Given the fact that bacteria may infect both the implant surface and surrounding tissue, it is important to test multiple antibacterial properties in vitro such as the antibacterial leaching activity and contact killing. However, such studies lack the presence of the surrounding tissue. Therefore, we tested the implants in an ex vivo infection model consisting of murine femurs.8 In this model, specimens from both PT – Ag and PT – Ag Cu groups with ratios of up to 75% Ag and 25% Cu demonstrated complete eradication of a bacterial inoculum, while those from the PT – Ag 50 group reduced the bacterial growth by two orders of magnitude. In the applied ex vivo setup, no distinction was made between the bacteria adhering to the implant or those that evaded into the adjacent bone tissue. In addition, in this model, no immune system is active that may aid in the eradication of the bacteria. Nonetheless, the results demonstrate a strong antibacterial behavior of all Ag NP-bearing implants.

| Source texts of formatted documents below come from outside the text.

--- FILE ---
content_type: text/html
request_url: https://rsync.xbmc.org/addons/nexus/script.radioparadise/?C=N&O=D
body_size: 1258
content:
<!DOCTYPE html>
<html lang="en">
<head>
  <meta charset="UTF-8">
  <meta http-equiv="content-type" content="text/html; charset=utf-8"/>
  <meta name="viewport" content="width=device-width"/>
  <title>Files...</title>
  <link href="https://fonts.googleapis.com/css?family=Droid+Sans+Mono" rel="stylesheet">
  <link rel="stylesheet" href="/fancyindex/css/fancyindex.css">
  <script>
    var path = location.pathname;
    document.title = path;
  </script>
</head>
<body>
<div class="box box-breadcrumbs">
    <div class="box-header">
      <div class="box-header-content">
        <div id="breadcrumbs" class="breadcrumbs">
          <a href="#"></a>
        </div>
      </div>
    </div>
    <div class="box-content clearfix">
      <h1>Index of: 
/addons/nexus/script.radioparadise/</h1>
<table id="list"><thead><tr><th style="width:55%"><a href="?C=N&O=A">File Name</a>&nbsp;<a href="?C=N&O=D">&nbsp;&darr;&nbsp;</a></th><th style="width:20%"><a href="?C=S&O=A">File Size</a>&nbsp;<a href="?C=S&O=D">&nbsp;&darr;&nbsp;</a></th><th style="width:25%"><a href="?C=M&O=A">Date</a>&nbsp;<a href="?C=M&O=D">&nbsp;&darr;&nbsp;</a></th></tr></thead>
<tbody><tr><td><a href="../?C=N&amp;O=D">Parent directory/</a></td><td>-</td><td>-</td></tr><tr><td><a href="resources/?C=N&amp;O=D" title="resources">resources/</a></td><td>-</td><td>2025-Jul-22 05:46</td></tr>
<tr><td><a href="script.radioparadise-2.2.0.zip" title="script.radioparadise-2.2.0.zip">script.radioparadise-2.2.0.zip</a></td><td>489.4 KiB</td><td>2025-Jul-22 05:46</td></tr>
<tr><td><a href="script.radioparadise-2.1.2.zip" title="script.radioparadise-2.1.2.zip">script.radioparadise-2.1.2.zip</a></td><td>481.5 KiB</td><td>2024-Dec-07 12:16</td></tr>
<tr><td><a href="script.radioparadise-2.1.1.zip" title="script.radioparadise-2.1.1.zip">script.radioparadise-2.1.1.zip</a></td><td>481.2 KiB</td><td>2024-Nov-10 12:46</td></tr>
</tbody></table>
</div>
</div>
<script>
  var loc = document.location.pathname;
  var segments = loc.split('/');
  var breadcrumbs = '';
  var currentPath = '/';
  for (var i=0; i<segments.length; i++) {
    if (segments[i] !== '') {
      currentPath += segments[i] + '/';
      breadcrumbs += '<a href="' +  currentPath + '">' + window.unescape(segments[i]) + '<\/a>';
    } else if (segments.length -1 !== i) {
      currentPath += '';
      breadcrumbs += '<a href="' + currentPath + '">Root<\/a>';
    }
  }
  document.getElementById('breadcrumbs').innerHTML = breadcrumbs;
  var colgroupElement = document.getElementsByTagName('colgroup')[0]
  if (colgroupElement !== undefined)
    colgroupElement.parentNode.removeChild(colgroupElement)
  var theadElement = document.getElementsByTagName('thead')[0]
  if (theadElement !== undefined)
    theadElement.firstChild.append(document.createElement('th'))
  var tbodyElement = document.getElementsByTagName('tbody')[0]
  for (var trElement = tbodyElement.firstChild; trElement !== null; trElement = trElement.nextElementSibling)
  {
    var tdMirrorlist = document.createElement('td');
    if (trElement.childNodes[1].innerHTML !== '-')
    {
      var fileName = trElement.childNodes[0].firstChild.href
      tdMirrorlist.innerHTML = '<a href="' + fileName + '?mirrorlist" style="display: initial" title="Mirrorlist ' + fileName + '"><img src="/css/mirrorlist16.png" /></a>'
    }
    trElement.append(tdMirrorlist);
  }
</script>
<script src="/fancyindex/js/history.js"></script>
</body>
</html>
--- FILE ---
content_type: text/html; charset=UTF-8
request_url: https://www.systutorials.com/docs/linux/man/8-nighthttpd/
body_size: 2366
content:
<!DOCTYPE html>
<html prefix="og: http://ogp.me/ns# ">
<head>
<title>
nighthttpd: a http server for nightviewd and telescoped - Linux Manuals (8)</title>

The aforementioned antibacterial functionalities in vitro and ex vivo are generated through a single-step incorporation of both Ag and Cu NPs, and Ca and P elements in the electrolyte during the PEO process. PEO is highly suitable for the biofunctionalization of the surface of AM porous biomaterials, as it ensures a homogenous modification of the surface all over the implant surface, while not altering their mechanical properties.74 These properties make PEO highly suitable for the modification of AM meta-biomaterials, that are currently under development and may in the future significantly improve the fixation of bone scaffolds and orthopedic implants.75 Assigning antibacterial properties to these highly porous structures will be crucial to fight off IAI. Thus far, some studies have indicated that the enormous surface area of AM porous biomaterials allows for enhanced antibacterial performance of biofunctionalized implants bearing Ag NPs alone8 or in combination with antibiotics.14,31

4. Conclusions

To develop novel antibacterial biomaterials that prevent IAI, Ti–6Al–4V implants were rationally designed, fabricated by SLM, and subsequently biofunctionalized by PEO with varying ratios of Ag and Cu NPs from 0 to 100%. The material and morphological properties, release profiles, generation of reactive oxygen species, antibacterial behavior, and biocompatibility of the developed biomaterials were assessed using various material characterization techniques, antibacterial assays, and cytotoxicity tests. ICP-OES and EPR analysis revealed a sustained release of Ag and Cu ions up to 28 days and the generation of hydroxyl radicals in the first 2.5 h, respectively resulting in strong antibacterial leaching and direct-contact activity against MRSA as well as a synergistic behavior between Ag+ and Cu2+. Very strong antibacterial behaviors against both planktonic and adherent bacteria were also observed in vitro. Furthermore, the biofunctionalized implants containing both Ag and Cu NPs with ratios of up to 75% Ag and 25% Cu fully eradicated a bacterial inoculum in a murine ex vivo infection model. The synthesized implants did not induce cytotoxicity in pre-osteoblastic cells. Therefore, PEO biofunctionalization with Ag and Cu NPs is a promising strategy for preventing the infections associated with AM porous implants.

Conflicts of interest

There are no conflicts to declare.


The research for this paper was financially supported by the Prosperos project, funded by the Interreg VA Flanders – The Netherlands program, CCI grant no. 2014TC16RFCB046.